The strengths of this study include the practice-based nature of the guideline and the minimized risk of contamination due to randomization at the OP level. There were some limitations as well. Due to randomization at the OP level, intervention and control employees were significantly different at baseline with respect to age and irregular work hours. We attempted to resolve this selection bias by controlling for these variables in all analyses. Also, as only a small group of all OP in the Netherlands (2%) participated in our study, therefore the generalizability of our results may be limited towards the total population of Dutch OP. Our study could thus be considered a pragmatic trial (ie, a trial reflects the heterogeneity of patients in actual clinical practice, minimizes exclusion criteria, and allows for variation in context, diagnosis and treatment), as opposed to an efficacy trial (ie, a trial that determines if an intervention produces the expected result under ideal circumstances) or an effectiveness trial (ie, a trial that measures the degree of beneficial effect under “real world” clinical settings) (36). Moreover, smoking behavior was not included in the evaluation of our study while smoking behavior may influence weight and CVD risk factors (52). As smoking behavior was not a goal of our intervention and it did not differ at baseline between groups, we did not expect to find effects.
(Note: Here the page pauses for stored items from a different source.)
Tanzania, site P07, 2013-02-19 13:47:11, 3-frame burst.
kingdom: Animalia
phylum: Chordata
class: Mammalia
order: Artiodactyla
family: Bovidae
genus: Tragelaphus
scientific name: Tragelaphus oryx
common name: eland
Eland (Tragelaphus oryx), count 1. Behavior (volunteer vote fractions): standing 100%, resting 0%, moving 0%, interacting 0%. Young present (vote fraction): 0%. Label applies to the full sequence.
Nevertheless, because we did not assess this information, it is neither possible for us to check for changes in smoking behavior between the intervention and control condition nor to assess the influence of (changes in) smoking behavior on weight and CVD risk factors. Moreover, the occurrence of non-random missing data at the third measurement is probably due to time constraints at one intervention company; indicating attrition is a major problem. We encourage future statistical research to examine the issue of non-random missing data in multilevel analyses. Finally, many OP perceived difficulties collecting data for the follow-up measurements, indicating supporting structures for OP, such as a linkage group, may be necessary for long-term performance of the guideline (41).
Concluding remarks
The draft occupational health guideline was not effective in preventing weight gain, reducing CVD risk factors, or improving quality of life during 18-months follow-up among the intervention compared to the control group. Thus, we cannot recommend implementation of the guideline in its current form. It may be worth evaluating an adapted, more intensive form of the guideline among high risk groups. Also, more attention could be paid to maximizing attendance and satisfaction rates, as this may favorably affect results. Finally, future research should determine feasible ways to prevent weight gain effectively via occupational health services among general populations in the workplace.